Reinvigorating This Space – And My Mind

“The reason why a lot of people won’t become who they want is because they’re too attached to who they’ve been.”

Lisa Nichols

This tired blog has sat on the internet for 13 years now. 

It’s watched me grow from a curious and idealistic (and admittedly intense) college student to a more level mid-career scientist and wife. It’s witnessed obsessive introspection and casual monotony alike. Like a childhood toy, I’ve also slowly picked it up less and less as the years go by, every so often looking at it as a beloved thing of the past. When I’ve picked it up intending to write anything of substance, I don’t seem to know how to do so anymore. Like Hook‘s Peter Pan forgot how to fly. 

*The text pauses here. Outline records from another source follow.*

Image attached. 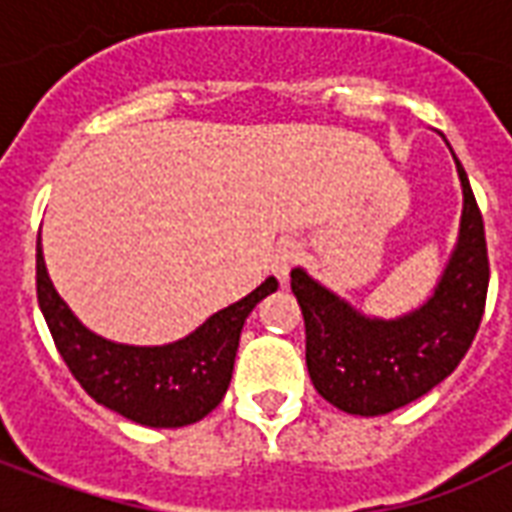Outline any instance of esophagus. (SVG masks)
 Masks as SVG:
<instances>
[{
    "instance_id": "34e87169",
    "label": "esophagus",
    "mask_w": 512,
    "mask_h": 512,
    "mask_svg": "<svg viewBox=\"0 0 512 512\" xmlns=\"http://www.w3.org/2000/svg\"><path fill=\"white\" fill-rule=\"evenodd\" d=\"M301 260V246L296 241H282L274 252V260H271V271L277 274V279L285 285L290 277V268L296 266Z\"/></svg>"
}]
</instances>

I have been reluctant to set it down altogether though, despite the reality that I blog so seldom anymore that people occasionally ask, “Do you still….?” I think my hesitance is that I don’t really know who I am without writing. It is such a part of my story. Words have always been my companions, my tools, the definable boundaries giving shape to the ether of my thoughts, anxieties, questions or prayers. I have always written. I thought I always would. 

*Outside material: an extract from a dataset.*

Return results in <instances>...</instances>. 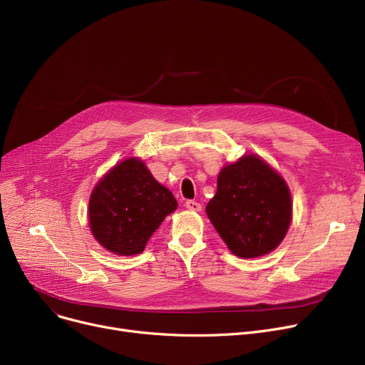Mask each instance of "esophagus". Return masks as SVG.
<instances>
[{"mask_svg":"<svg viewBox=\"0 0 365 365\" xmlns=\"http://www.w3.org/2000/svg\"><path fill=\"white\" fill-rule=\"evenodd\" d=\"M185 205H186L187 210H190V212H200V210H201V204L197 202V201H192V200L186 201Z\"/></svg>","mask_w":365,"mask_h":365,"instance_id":"obj_1","label":"esophagus"}]
</instances>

Recently, I’ve been cautiously trying on the idea of laying this blog down, in the same curious way you try on a style of clothes you’ve never worn before. We become attached to the identities we forge as young people, as explorers, writers, artists, athletes, what have you. There comes a time when we need to question the utility of the identities we carry, and ask whether they still serve us, or ought better be pruned for better growth in a new direction. Now in my 30s, I’m sitting with those ideas as one goes through old things in an attic, deciding what to keep and what might feel surprisingly freeing to finally let go of. 

But the question has also called me to reflect on how this space and its craft have changed. When I typed my first words here in 2009, social media was in its infancy. The smart phone was still only in the hands of relatively few, and I wouldn’t own one of my own for another four years. Now the internet is ubiquitous. The world already feels saturated with self-exposure, and it makes me feel as though content ought to really add something to the conversation to merit its existence. Often when I sit down to pen some ideas onto the page, they don’t make it past the cutting room floor. 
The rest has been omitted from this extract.